そのご縁で僕も現地に連れていってもらったのですが、そこには生活音の一切ない世界が広がっていました。聞こえてくるのは地雷除去要員の微かな息遣いと、地雷探知機の無機質な音だけ。まるで死の世界でした。
地雷の被害に遭った方々にもたくさん会う中で、いろいろな感情が一遍に僕の胸に押し寄せてきたんです。でも、自分には才能もない、お金もない、英語だって喋れない……と、そんなことばかり考えていた矢先に思い出したのが、アリヤラトネ博士の言葉でした。

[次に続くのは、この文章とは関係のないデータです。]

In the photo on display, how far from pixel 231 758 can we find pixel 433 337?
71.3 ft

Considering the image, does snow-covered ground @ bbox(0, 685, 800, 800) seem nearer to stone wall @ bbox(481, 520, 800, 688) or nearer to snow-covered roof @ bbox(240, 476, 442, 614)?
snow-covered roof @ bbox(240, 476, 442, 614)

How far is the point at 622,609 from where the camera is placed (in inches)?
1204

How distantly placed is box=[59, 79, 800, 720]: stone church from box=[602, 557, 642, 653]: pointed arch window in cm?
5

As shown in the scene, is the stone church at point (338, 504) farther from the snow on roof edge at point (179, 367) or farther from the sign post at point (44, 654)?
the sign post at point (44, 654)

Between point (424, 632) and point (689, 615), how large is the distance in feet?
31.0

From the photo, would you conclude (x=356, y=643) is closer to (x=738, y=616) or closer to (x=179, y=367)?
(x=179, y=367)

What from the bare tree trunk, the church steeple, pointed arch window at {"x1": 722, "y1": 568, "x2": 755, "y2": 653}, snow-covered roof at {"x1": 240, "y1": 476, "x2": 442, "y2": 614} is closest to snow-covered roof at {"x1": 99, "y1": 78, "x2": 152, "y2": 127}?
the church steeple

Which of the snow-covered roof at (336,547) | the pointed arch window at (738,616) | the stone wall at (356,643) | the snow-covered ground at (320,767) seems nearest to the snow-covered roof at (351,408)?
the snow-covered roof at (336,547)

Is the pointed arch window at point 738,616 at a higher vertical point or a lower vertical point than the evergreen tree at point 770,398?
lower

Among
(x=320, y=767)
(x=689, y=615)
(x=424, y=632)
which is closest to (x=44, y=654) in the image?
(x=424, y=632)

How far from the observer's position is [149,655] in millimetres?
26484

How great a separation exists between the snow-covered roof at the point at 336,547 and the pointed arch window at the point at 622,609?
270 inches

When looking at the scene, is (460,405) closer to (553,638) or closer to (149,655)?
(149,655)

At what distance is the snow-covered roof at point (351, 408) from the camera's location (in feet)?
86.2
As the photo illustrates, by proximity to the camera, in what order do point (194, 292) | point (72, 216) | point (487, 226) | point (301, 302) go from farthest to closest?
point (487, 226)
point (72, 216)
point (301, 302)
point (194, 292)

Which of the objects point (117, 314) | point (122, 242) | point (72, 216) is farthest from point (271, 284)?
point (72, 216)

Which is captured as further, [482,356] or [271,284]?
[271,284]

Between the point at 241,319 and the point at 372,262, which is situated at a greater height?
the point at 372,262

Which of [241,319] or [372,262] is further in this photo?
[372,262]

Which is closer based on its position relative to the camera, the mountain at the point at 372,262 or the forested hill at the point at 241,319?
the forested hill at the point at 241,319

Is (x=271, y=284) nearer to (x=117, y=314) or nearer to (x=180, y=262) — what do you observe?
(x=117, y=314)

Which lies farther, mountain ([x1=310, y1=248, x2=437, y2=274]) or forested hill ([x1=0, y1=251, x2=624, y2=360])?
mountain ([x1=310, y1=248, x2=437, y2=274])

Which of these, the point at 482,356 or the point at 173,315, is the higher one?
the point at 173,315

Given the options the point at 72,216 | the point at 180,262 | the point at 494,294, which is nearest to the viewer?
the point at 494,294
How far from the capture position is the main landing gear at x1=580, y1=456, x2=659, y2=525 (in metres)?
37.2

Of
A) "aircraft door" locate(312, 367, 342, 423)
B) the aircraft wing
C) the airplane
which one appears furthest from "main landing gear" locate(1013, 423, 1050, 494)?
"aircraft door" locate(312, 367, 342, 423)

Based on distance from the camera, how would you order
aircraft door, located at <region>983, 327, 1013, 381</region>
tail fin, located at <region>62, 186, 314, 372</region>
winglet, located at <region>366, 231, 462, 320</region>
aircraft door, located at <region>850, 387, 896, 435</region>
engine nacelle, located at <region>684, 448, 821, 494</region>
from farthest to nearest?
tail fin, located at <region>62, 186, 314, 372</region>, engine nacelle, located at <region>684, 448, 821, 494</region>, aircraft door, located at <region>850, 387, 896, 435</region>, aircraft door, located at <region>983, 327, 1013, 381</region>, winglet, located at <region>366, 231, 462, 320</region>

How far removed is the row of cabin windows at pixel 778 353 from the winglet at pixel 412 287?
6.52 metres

そうだ、こんな自分にも変化を起こす力が絶対にあるはずだって。そしてその時に僕が考えたのが、現地で見てきたことを一人でも多くの人たちに伝えて、この問題に気づいてもらおうということでした。
プロフィール
井本勝幸
いもと・かつゆき――昭和39年福岡県生まれ。東京農業大学卒業後、日本国際ボランティアセンターでソマリア、タイ・カンボジア国境の難民支援に関わる。28歳で出家。福岡県朝倉市の四恩山・報恩寺副住職としてアジアの仏教徒20か国を網羅する助け合いのネットワークを構築。平成23年より単身で反政府ビルマ少数民族地域へ。UNFC(統一民族連邦評議会)コンサルタントを経て、現在、日本ミャンマー未来会議代表を務める。
鬼丸昌也
おにまる・まさや――昭和54年福岡県生まれ。立命館大学法学部卒。平成13年初めてカンボジアを訪れ、地雷被害の現状を知り、「すべての活動はまず『伝える』ことから」と講演活動を始める。同年10月大学在学中に「テラ・ルネッサンス」設立。翌年日本青年会議所人間力大賞受賞。地雷、子ども兵や平和問題を伝える講演活動は、学校、企業、行政などで年間約120回行っている。
編集後記
国際支援活動に長く携わる井本勝幸さんと鬼丸昌也さん。初対面のお二人でしたが、覚悟に裏づけされたお二人の活動には鬼気迫るものがありました。ミャンマーの和平交渉に体当たりで臨んだ井本さんと、国内で17年にわたって年間120回に及ぶ講演活動を続ける鬼丸さん。それぞれの活動を支える熱い思いが迸りました。